■ To be done ■
1. List the big issues that, according to the film review, remain confidential concerns among the protagonists.
2. Rewrite the film review's passage from "That’s the first" up to and including "meeting and more.", putting "wedding hall" in place of "funeral home".
3. Condense the film review's paragraph beginning "Careful not to distract" into a shorter version that keeps its main facts.

■ Selected text ■
=-=-=
That’s the first of several effective tonal shifts here, all of which deepen our understanding of characters in an unexpected yet organic fashion. Later, there is caper-like comedy at a funeral home, which then sobers in a poignant tete-a-tete between Yun-ji and Min-yeong, astute revelations of the broken homes that shaped our young heroines, a climactic riot of slapstick destruction at an emergency school meeting and more.
As both writer and director, Yoo takes risks she pulls off with admirable dexterity, maintaining unobtrusive control over her adept performers, set-pieces and pacing (though oddly no editor is credited). The film’s overall low-key tenor downplays both moral judgment and conspicuous style, though neither are entirely lacking. Not least of its clever end-runs is the way that while the big issues — to abort or not to abort, marital infidelity, sexual exploitation of youth — remain confidential concerns among the protagonists, this complex scenario ultimately strikes nearly all the crisply drawn peripheral figures as a scandal about … vaping.
Careful not to distract from an intimate character focus, Yoo does nonetheless craft its setting with care, her polished presentation occasionally interesting in choice of composition and location. Music plays a lesser role, as our heroines tangibly have too much on their minds to need much sonic underlining — let alone to seek distraction from the world of K-pop.
=-=-=
Data entries:
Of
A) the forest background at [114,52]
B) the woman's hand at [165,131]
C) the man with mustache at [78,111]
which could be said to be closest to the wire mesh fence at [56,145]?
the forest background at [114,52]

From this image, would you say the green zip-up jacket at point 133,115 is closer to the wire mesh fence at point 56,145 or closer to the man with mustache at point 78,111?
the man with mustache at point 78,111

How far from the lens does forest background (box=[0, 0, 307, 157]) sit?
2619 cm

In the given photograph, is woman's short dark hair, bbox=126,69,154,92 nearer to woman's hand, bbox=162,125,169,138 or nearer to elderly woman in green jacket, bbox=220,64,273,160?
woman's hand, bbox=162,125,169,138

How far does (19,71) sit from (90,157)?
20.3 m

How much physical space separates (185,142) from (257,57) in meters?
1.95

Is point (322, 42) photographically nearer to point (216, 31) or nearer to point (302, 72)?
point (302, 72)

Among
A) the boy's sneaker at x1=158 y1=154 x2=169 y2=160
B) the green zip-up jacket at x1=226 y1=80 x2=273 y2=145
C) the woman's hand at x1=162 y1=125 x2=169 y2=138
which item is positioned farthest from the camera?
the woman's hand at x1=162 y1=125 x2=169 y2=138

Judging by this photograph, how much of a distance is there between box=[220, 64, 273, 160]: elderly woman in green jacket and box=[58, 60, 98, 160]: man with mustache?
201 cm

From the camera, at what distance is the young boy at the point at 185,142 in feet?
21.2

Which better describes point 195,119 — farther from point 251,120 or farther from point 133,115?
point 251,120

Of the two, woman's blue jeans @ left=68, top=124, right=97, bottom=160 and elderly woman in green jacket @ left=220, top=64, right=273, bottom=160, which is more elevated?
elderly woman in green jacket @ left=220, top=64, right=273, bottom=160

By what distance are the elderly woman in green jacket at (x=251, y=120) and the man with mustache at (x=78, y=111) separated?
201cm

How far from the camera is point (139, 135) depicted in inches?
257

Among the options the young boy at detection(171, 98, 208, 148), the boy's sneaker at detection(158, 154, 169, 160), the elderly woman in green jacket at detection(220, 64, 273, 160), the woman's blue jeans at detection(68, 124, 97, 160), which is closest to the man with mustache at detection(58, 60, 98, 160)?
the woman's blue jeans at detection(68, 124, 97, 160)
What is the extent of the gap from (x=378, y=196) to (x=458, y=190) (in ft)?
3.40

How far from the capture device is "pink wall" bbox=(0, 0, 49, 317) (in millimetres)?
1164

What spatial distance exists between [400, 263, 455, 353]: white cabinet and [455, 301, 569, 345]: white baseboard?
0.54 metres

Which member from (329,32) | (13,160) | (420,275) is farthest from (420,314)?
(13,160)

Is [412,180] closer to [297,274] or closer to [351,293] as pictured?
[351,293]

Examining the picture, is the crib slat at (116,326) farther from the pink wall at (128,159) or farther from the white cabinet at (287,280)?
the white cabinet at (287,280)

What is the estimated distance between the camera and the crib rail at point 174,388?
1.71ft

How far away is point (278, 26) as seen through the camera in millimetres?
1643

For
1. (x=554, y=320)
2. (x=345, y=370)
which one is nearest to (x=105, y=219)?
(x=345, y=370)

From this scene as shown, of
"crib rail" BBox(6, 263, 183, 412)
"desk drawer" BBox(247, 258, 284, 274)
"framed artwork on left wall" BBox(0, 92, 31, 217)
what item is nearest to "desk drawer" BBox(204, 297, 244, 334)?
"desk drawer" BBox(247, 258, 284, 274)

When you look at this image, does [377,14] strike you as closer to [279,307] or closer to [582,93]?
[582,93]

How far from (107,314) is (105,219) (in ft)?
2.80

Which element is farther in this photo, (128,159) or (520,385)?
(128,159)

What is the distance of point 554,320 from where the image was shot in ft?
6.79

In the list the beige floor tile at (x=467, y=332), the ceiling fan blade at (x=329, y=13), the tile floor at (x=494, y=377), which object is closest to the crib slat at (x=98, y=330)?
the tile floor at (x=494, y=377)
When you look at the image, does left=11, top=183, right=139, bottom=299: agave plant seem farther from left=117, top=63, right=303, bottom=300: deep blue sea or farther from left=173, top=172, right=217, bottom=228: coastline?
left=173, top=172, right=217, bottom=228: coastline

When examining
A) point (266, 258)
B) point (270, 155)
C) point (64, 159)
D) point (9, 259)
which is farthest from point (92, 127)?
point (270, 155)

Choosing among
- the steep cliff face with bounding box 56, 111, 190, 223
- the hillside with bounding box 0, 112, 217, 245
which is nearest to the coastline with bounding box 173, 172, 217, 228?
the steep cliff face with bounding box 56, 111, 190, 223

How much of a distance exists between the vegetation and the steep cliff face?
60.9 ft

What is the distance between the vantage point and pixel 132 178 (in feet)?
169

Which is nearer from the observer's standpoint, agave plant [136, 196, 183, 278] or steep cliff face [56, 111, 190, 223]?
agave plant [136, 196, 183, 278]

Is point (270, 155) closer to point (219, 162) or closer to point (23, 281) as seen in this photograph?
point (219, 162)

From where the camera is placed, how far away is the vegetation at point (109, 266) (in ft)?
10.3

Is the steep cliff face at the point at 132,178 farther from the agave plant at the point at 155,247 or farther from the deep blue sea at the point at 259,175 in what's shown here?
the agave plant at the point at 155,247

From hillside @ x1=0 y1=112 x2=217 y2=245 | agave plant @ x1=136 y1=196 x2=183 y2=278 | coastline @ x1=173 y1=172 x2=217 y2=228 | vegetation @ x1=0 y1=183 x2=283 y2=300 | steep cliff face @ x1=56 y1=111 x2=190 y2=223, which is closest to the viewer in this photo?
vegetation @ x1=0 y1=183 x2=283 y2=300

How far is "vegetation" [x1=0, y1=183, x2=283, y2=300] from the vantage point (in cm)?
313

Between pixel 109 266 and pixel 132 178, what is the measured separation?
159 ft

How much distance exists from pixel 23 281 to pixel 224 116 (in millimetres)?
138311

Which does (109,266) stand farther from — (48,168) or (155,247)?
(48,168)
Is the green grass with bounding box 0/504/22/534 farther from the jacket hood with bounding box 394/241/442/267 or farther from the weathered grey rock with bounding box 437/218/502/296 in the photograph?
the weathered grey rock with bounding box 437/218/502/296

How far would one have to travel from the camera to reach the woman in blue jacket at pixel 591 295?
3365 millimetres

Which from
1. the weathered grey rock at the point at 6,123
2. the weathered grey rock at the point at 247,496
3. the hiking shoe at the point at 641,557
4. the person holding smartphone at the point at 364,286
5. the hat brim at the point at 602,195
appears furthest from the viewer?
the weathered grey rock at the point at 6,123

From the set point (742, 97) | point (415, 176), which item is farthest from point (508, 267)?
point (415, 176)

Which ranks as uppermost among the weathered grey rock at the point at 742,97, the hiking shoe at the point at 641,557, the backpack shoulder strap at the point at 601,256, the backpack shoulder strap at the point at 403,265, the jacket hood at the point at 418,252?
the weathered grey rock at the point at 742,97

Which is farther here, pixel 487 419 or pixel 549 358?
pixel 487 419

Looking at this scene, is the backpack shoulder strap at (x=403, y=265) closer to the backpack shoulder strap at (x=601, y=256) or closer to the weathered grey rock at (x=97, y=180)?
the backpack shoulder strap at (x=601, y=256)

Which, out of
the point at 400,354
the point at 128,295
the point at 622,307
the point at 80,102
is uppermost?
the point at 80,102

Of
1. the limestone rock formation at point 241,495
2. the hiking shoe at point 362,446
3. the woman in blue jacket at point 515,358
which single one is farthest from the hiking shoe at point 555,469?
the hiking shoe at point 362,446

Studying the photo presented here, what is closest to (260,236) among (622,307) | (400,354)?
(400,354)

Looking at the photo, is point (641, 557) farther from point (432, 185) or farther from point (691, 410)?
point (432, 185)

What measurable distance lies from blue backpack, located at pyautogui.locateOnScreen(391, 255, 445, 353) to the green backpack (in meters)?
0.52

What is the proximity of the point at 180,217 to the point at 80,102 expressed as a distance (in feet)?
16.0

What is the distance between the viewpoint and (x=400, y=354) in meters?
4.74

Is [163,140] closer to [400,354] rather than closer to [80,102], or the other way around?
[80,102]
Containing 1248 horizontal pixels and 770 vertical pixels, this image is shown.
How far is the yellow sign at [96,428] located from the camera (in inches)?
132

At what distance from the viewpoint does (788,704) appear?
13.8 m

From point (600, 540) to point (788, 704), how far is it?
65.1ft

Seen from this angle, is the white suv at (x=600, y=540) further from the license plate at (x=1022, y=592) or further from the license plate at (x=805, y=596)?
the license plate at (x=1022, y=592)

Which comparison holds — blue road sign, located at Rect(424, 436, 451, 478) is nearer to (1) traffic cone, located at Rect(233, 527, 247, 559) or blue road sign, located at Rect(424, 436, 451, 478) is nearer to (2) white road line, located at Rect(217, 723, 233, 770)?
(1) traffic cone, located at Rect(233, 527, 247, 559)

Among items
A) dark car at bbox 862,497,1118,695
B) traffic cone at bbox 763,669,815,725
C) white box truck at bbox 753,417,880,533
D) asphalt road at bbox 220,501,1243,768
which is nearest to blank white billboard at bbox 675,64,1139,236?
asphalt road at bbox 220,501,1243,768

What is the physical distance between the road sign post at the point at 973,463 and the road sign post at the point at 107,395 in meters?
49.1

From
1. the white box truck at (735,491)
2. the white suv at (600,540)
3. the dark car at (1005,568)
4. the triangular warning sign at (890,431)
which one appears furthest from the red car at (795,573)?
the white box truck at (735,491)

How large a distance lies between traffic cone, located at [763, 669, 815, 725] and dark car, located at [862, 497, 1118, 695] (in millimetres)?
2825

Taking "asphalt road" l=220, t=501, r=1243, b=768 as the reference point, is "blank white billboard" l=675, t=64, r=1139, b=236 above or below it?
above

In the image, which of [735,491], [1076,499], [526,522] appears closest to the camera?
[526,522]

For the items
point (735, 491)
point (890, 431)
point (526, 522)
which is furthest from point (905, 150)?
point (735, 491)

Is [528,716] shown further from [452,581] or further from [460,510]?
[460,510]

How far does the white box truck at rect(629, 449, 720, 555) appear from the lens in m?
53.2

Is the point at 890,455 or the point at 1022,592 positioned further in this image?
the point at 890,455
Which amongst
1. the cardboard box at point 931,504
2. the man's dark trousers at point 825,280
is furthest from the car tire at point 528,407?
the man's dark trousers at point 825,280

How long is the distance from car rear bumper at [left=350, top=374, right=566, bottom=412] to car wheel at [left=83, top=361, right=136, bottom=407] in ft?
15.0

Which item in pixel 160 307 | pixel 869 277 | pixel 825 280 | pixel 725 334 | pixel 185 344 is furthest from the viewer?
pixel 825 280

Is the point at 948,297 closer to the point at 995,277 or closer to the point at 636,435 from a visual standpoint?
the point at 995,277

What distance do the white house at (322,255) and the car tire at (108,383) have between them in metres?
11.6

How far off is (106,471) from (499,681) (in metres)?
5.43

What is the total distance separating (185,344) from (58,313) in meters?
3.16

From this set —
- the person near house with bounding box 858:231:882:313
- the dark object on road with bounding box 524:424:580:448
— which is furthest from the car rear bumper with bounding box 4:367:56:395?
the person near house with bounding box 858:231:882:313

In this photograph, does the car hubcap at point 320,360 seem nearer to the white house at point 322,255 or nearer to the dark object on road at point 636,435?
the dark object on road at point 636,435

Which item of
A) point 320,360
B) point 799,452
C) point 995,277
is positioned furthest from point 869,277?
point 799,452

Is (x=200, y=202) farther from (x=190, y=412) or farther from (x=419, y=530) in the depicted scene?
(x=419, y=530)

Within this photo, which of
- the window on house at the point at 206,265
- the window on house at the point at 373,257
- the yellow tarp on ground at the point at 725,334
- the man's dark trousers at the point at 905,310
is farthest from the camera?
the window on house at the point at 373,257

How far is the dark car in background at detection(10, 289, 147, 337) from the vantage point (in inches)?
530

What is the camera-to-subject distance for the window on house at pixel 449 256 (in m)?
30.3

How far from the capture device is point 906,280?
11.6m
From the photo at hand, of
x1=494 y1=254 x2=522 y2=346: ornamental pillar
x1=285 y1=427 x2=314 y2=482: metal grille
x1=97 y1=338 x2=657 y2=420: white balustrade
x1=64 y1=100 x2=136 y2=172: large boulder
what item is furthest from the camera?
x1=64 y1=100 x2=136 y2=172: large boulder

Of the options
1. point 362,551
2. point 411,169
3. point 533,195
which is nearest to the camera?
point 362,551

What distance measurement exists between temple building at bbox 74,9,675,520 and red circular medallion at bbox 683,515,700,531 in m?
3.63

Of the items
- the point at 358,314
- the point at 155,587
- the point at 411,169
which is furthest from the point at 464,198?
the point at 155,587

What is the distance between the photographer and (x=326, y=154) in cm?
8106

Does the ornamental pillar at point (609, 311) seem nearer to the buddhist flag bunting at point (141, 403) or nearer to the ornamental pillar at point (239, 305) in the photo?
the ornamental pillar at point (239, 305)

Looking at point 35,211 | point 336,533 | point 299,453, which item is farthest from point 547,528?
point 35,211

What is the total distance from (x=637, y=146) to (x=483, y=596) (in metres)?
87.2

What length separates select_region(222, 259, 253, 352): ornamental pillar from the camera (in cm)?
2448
=-=-=
■ Results for each task ■
1.
- To abort or not to abort
- Marital infidelity
- Sexual exploitation of youth

2.
That’s the first of several effective tonal shifts here, all of which deepen our understanding of characters in an unexpected yet organic fashion. Later, there is caper-like comedy at a wedding hall, which then sobers in a poignant tete-a-tete between Yun-ji and Min-yeong, astute revelations of the broken homes that shaped our young heroines, a climactic riot of slapstick destruction at an emergency school meeting and more.

3. Yoo keeps the focus on the characters but still crafts the setting with care. Her polished presentation sometimes makes interesting choices of composition and location. Music plays a lesser role, because the heroines have too much on their minds to need sonic underlining or to seek distraction in K-pop.